- Samanantar Parallel Corpus. Parallel corpora all major Indian languages containing 46 million sentence pairs between English and all major Indian languages.
- AI4Bharat-IndicNLPSuite. Text corpora (billions of words), multilingal language model (IndicBERT), word embeddings, text classification datasets for all major Indian languages.
- IIT Bombay Parallel Corpus
The IIT Bombay English-Hindi corpus contains parallel corpus for English-Hindi as well as monolingual Hindi corpus collected from a variety of existing sources and corpora developed at the Center for Indian Language Technology, IIT Bombay over the years. This is the largest English-Hindi Parallel Corpus available in the public domain.
- IndicNLP Catalog
A comprehensive listing of Indian language NLP resources.
- IndoWordnet Parallel Corpus. Parallel corpora mined from IndoWordNet gloss and/or examples for Indian-Indian language corpora (6.3 million segments, 18 languages).
- GeoMM Word Embeddings for Indian languages
Bilingual embeddings for Indian languages trained using GeoMM
- Xlit-Crowd: Hindi-English Transliteration Corpus
This is a corpus containing transliteration pairs for Hindi-English. These pairs were obtained via crowdsourcing by asking workers to transliterate Hindi words into the Roman script. The tasks were done on Amazon Mechanical Turk and yielded a total of 14919 pairs.

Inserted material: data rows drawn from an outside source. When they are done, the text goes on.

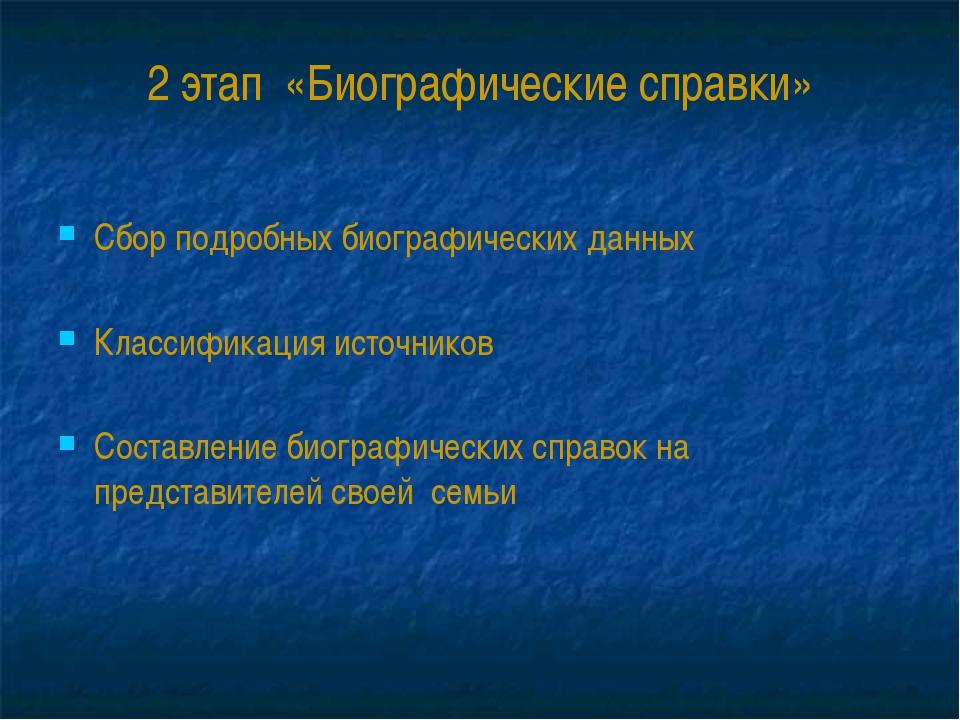 2 этап «Биографические справки» Сбор подробных биографических данных Классифи...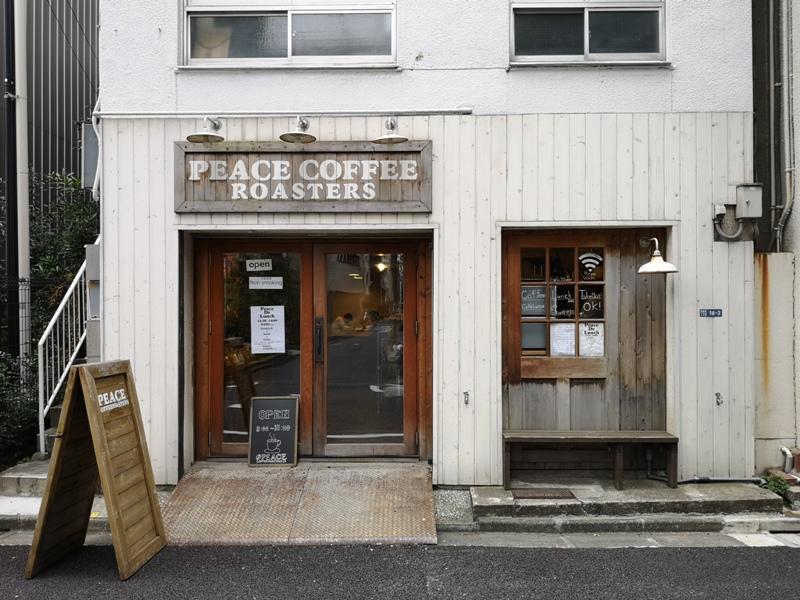 peacecoffee01 Shimbashi-西新橋Peace Coffee 30年的自烘店家 簡單樸實咖啡風味佳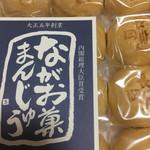 ながお菓まんじゅう 柳月 -
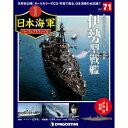 栄光の日本海軍パーフェクトファイル 第71号 扶桑型を改良した国産超ド級戦艦/伊勢型 デアゴスティーニ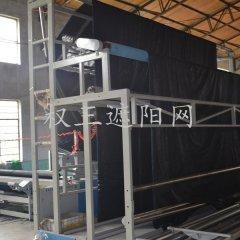 厂房厂貌,遮阳网厂家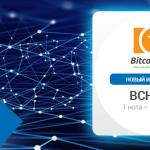 Мгновенный ввод и вывод Bitcoin и BitcoinCash между WM-кошельками и INDX.ru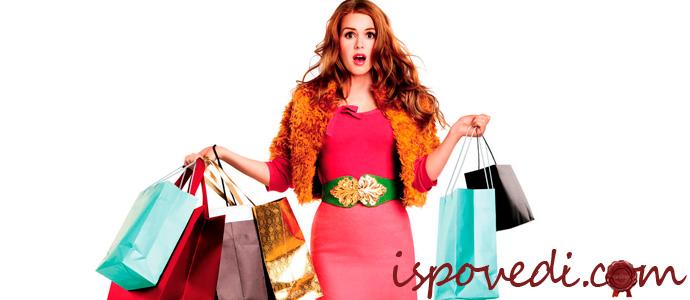 девушка совершает покупки с помощью скидочных купонов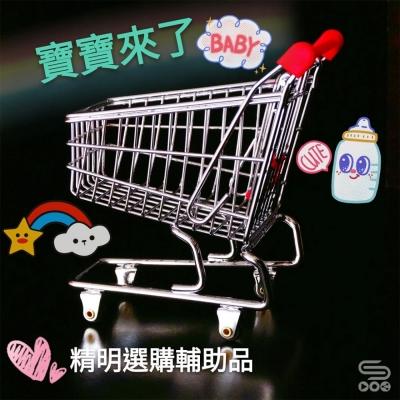 寶寶來了(03)- 精明選購輔助品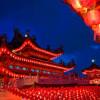 Центр культуры и туризма «Удивительный Китай» открывается в Пекине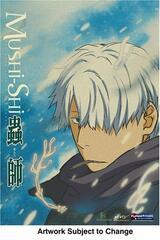 Mushishi - Poster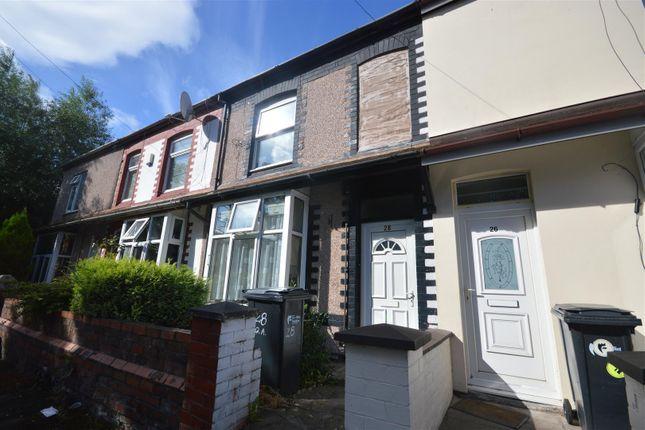 Thumbnail Terraced house for sale in Queens Avenue, Sandycroft, Deeside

- Xlit-IITB-Par: Hindi-English Transliteration Corpus
This is a corpus containing transliteration pairs for Hindi-English. These pairs were automatically mined from the IIT Bombay English-Hindi Parallel Corpus using the Moses Transliteration Module. The corpus contains 68,922 pairs.
- Brahmi-Net Transliteration Corpus for Indian languages
The Brahmi-Net transliteration resources consist of parallel transliteration corpora for 110 language pairs, comprising 10 Indian languages and English. The transliteration corpus has been mined from the Indian Language Corpora Initiative (ILCI) parallel corpus, containing tourism and health domains sentences.
- Sata-Anuvaadak: Translation Resources
110 translation models for Phrase based SMT between the languages mentioned above. This includes phrase tables, lexicalized reordering models and language models along with learnt parameters.